“Searching for Hope in the Silence”–a mother’s journey through loss

Eleven. That’s the number of family and friends of mine who have lost a child. People in my own extended family. My friends. Not acquaintances, not co-workers. My friends. They, along with the fathers of their children, belong to a fraternity no parent wants to join.

That number doesn’t include those who have known the heartache of miscarriage.

That number does not include my friends who have lost a grandchild.

It does include the author of the book Searching for Hope in the Silence, Jenna Stoker Wright. In 1977, she and her husband lost their first child and only daughter to cancer. This book chronicles their short journey of learning about their daughter’s illness, their experiences at St. Jude Children’s Research Hospital in Memphis, and her emotional roller coaster of hope then grief and anger. She is honest about their experiences and honest about her emotions. I would think anyone who has lost a child can relate.

Part two of the book shares her relationship with her mother.

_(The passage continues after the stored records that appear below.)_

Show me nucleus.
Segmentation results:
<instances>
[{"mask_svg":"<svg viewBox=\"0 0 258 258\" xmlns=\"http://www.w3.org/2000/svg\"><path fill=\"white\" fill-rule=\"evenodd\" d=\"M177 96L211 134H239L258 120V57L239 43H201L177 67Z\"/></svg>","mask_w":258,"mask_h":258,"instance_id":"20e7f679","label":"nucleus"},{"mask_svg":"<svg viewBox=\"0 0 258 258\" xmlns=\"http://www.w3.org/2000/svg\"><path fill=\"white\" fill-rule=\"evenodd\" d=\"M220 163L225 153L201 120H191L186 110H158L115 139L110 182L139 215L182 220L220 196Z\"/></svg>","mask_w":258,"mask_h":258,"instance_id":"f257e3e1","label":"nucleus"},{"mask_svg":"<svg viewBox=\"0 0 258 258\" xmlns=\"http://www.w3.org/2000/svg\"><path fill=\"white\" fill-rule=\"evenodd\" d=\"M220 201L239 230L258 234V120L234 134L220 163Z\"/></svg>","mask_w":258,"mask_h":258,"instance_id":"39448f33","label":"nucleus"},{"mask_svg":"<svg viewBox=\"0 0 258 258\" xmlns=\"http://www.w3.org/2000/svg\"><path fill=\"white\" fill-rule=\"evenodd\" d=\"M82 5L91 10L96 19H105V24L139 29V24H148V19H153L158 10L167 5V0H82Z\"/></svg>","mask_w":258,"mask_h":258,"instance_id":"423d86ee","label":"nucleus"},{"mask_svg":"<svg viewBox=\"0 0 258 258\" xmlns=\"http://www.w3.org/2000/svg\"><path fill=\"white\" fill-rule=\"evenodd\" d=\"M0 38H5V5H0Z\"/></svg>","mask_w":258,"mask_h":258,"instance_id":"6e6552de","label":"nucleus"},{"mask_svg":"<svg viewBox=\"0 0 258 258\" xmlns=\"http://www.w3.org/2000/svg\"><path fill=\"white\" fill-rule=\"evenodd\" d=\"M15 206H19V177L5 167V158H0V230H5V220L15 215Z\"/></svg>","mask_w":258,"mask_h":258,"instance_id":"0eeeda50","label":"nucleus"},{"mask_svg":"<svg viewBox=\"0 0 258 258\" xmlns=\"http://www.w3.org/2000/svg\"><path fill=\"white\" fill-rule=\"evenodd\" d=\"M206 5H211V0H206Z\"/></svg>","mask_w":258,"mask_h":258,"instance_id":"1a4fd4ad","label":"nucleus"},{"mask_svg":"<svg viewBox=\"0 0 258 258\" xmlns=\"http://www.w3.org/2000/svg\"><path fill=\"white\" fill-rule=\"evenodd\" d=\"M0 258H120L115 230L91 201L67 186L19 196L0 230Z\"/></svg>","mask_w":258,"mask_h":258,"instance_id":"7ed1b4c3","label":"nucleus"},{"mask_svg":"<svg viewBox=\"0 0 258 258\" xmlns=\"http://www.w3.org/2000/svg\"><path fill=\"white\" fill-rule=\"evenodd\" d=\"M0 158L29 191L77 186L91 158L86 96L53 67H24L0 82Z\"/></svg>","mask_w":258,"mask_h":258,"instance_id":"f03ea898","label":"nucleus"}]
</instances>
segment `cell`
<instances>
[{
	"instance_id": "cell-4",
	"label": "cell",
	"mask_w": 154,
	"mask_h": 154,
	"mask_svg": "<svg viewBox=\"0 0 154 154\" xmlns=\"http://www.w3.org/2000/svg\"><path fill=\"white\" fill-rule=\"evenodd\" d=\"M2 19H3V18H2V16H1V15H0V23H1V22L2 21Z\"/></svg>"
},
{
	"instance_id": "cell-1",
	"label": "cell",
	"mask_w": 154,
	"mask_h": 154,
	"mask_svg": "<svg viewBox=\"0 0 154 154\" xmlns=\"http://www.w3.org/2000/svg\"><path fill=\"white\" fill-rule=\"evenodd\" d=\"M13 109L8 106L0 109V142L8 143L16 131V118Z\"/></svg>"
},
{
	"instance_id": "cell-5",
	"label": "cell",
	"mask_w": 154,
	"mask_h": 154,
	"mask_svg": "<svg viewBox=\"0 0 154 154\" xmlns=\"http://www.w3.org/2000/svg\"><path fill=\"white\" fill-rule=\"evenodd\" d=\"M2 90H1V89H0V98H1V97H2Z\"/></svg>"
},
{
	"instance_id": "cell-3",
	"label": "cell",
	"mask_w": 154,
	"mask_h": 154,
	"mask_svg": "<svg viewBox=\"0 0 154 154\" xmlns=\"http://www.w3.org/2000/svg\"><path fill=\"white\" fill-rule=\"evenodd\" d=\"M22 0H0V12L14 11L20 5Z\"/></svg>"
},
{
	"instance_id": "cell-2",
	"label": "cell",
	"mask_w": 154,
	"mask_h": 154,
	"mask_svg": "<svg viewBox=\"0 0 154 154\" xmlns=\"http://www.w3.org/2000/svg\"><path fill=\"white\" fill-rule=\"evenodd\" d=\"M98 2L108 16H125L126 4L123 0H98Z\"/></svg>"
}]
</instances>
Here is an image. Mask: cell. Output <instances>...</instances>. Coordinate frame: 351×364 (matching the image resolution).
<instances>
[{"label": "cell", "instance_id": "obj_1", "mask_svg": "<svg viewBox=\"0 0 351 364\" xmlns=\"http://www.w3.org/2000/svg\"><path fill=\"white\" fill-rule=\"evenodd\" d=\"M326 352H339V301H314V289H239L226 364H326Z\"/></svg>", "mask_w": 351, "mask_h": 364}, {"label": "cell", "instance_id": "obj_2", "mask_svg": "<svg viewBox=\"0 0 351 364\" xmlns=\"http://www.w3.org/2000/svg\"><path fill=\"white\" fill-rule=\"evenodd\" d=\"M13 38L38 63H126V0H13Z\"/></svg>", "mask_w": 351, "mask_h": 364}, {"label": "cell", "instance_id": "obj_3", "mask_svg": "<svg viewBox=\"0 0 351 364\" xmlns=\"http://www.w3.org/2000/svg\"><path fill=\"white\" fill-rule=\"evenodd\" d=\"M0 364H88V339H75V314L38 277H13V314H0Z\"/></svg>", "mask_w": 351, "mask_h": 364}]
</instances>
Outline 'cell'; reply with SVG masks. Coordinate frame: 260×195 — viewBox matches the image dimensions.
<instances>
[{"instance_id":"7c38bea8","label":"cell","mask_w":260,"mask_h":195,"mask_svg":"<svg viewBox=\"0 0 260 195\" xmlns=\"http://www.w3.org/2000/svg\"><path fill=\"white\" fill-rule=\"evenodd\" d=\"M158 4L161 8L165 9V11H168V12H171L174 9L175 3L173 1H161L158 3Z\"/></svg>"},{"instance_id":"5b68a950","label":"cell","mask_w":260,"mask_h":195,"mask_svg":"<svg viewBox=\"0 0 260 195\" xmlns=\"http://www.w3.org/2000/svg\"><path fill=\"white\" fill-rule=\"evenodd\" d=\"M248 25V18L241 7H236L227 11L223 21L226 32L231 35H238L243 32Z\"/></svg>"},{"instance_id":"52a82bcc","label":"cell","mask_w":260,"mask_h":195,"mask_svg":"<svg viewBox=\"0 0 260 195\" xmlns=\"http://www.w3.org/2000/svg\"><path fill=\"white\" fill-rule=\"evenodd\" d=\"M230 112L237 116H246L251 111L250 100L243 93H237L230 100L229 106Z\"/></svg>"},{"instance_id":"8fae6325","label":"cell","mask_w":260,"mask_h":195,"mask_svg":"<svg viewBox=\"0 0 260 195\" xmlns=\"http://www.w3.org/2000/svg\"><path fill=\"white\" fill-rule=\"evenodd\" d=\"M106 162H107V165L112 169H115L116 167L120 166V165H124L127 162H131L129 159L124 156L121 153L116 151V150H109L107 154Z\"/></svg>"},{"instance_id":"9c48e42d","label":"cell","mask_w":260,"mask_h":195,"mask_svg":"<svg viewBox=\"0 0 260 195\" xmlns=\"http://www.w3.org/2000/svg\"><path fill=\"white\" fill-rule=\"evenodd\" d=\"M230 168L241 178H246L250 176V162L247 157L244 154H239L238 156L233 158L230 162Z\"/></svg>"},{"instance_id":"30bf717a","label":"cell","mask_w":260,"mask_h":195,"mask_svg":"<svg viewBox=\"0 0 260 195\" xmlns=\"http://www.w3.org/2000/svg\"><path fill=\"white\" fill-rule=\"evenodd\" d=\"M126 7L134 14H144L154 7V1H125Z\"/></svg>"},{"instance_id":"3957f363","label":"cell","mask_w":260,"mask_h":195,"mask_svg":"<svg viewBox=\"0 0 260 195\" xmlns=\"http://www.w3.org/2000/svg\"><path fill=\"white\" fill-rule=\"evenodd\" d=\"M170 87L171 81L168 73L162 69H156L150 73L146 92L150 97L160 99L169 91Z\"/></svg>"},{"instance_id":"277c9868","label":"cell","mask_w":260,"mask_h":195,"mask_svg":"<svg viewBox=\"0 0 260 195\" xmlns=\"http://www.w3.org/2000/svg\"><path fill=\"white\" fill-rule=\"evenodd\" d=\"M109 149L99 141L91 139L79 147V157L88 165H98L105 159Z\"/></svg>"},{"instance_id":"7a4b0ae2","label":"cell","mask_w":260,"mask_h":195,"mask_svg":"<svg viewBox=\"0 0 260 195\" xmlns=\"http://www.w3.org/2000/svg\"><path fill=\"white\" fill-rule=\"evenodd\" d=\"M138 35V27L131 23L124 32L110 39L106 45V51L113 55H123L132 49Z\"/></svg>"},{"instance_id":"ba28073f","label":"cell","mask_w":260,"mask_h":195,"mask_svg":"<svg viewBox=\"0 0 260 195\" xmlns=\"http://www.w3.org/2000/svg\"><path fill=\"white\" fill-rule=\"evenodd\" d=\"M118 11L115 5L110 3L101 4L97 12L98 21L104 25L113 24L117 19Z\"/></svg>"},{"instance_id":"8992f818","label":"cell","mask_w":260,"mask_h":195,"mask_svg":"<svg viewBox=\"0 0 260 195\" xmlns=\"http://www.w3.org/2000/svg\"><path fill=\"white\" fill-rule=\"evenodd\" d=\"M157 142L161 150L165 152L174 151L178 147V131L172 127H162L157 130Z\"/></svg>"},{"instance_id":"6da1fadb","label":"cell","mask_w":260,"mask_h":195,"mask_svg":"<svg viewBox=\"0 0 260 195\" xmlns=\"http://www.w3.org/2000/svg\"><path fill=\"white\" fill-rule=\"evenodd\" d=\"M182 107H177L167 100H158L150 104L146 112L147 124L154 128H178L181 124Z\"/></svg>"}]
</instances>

A self-proclaimed “Daddy’s girl” (to which I can relate as I was very much a Daddy’s girl), her honesty shines once more in her account of the relationship she and her mother shared and the experiences of her mother’s life that impacted her. Like me, she loved her mother, but also like me, it was her father’s approval she craved and whose influence guided her. But also like me, she can look back now with fresh eyes and understand the positive examples and influence of her mom who gave up a beloved career in nursing to live in a small town and raise their only child.

The third part of the book describes the joy brought to them by their son, born about two years after their daughter. Having another child was not an easy decision since they feared the same fate would befall future children, but doctors reassured them it was highly unlikely. The result was a healthy baby boy who grew to be an intelligent, successful man. A line from this section of the book I am paraphrasing was that eventually the moments of happiness and joy outnumbered the moments of sorrow. The ache of loss, however, never went away and remains with her today.

One of my friends, whose granddaughter was killed in a tragic accident at a young age, once told me that you never get over grief. You just learn to live with it.

This book did make me cry, but it also made me smile. A person of a strong Christian faith, Jenna doesn’t sugarcoat her feelings during the most difficult days. She does, however, share how her faith is what sustained her then and what continues to sustain her now.

Would I recommend this book to someone else who has lost a child? Well, that depends on the person. If you are the kind of person who finds some amount of solace in talking with or reading about others who have experienced something similar to your own journey, I most definitely do. If you are the kind of person who chooses to block all memories of your ordeal, I don’t.

But I do recommend it to everyone else. Too many times we are upset about things that, in the long run, really don’t matter. Reading a book like this can help us be more grounded and put life into a better perspective. Reading a book like this gives a connection to the author and others like her so we are able to sympathize and help in more productive ways.

When her daughter was diagnosed with leukemia, the survival rate was only 10%. Today, the survival rate of childhood leukemia with five-year survival rates of over 90% and for infants with acute leukemia, more than 60%.

When Danny Thomas established St. Jude Children’s Research Hospital, his mission was to eradicate childhood cancer. Thanks to their research and the research of other organizations, that mission is ongoing and showing promise of success. Someone once asked me if the Catholic Church operates St. Jude’s. The answer is “no.” Danny Thomas was a Catholic, and St. Jude is the patron saint of desperate situations and lost causes, symbolizing hope and perseverance in challenging times.

This book does the same.

It is available on Amazon as a paperback and an ebook. If you read it, I hope you appreciate it as much as I do.